28 grudnia 2020 10:39
Ascaia nie, mówię o zwykłym malkontenctwie i zrzucaniu winy na dziecko/psa/whatever. Nie trzeba do tego dodawać całej teorii o trudnościach życia, tam gdzie nie ma to żadnego znaczenia. Każdy ma w życiu trudności, serio!
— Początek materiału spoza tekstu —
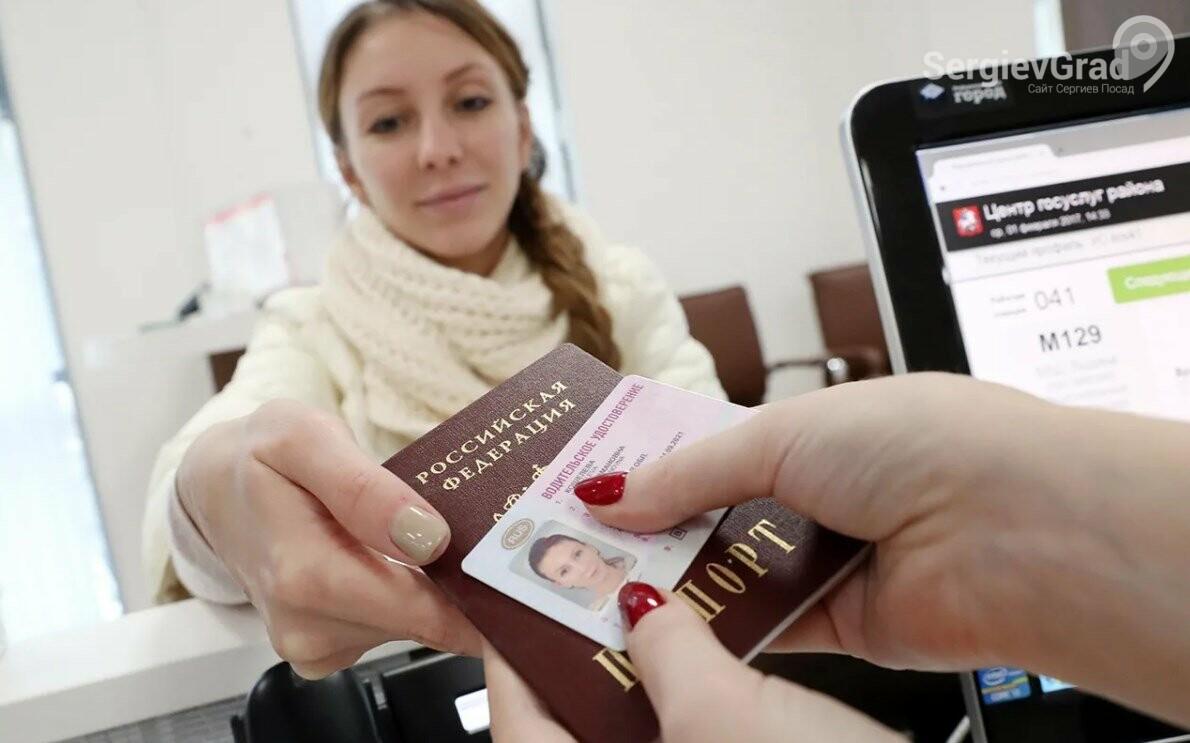 В Госдуму внесён законопроект об идентификации по водительским правам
I jakoś nie każdy musi swoimi trudnościami zatruwać życie innym 😉
Strzyga   Życzliwościowy Przodownik Pracy
28 grudnia 2020 10:55
Ja tam uwielbiam słuchać, że nigdy nie byłam naprawdę zmęczona, bo nie mam dzieci, a tylko życie z dziećmi naprawdę męczy, nie wiem tez co to odpowiedzialność, bo tylko posiadanie dzieci jest prawdziwą odpowiedzialnością, nie wiem co to bezwarunkowa miłość i strach o drugą osobę, bo tylko...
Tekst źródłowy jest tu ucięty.